[EXERCISE INPUTS]

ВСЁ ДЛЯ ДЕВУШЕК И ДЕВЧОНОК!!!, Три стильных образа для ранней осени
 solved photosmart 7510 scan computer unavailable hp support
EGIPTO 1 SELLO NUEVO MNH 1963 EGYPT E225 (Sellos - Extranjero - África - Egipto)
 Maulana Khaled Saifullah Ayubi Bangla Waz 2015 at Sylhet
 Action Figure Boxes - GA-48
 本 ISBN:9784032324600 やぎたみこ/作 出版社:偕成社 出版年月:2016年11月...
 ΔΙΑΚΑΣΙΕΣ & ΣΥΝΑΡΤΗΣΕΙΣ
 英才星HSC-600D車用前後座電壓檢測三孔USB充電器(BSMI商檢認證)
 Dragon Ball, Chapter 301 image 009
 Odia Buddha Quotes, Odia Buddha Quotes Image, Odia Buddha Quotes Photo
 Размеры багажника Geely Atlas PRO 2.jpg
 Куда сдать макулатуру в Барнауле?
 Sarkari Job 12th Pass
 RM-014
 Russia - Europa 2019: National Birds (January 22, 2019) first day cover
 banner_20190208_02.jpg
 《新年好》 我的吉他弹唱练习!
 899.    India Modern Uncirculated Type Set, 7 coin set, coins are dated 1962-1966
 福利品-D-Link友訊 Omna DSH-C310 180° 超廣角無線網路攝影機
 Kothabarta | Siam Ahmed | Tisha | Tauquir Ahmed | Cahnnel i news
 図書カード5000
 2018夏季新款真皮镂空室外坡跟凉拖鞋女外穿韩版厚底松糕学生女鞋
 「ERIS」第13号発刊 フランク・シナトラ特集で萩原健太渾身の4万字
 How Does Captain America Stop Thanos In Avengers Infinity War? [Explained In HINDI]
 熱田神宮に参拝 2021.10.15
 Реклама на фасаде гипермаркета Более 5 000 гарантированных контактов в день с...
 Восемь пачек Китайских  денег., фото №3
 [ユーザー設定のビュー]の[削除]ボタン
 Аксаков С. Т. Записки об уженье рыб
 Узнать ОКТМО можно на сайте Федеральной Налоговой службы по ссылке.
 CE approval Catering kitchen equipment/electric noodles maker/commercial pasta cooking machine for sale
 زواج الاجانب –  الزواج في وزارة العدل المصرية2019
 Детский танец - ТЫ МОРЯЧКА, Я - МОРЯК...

[/EXERCISE INPUTS]

YOUR INSTRUCTIONS =
Once you find the line with "Куда сдать макулатуру в Барнауле?" in the entries above, output it and each line after it up to and including the line with "Восемь пачек Китайских", and nothing else.

OUTPUT FOR THIS EXERCISE =
 Куда сдать макулатуру в Барнауле?
 Sarkari Job 12th Pass
 RM-014
 Russia - Europa 2019: National Birds (January 22, 2019) first day cover
 banner_20190208_02.jpg
 《新年好》 我的吉他弹唱练习!
 899.    India Modern Uncirculated Type Set, 7 coin set, coins are dated 1962-1966
 福利品-D-Link友訊 Omna DSH-C310 180° 超廣角無線網路攝影機
 Kothabarta | Siam Ahmed | Tisha | Tauquir Ahmed | Cahnnel i news
 図書カード5000
 2018夏季新款真皮镂空室外坡跟凉拖鞋女外穿韩版厚底松糕学生女鞋
 「ERIS」第13号発刊 フランク・シナトラ特集で萩原健太渾身の4万字
 How Does Captain America Stop Thanos In Avengers Infinity War? [Explained In HINDI]
 熱田神宮に参拝 2021.10.15
 Реклама на фасаде гипермаркета Более 5 000 гарантированных контактов в день с...
 Восемь пачек Китайских  денег., фото №3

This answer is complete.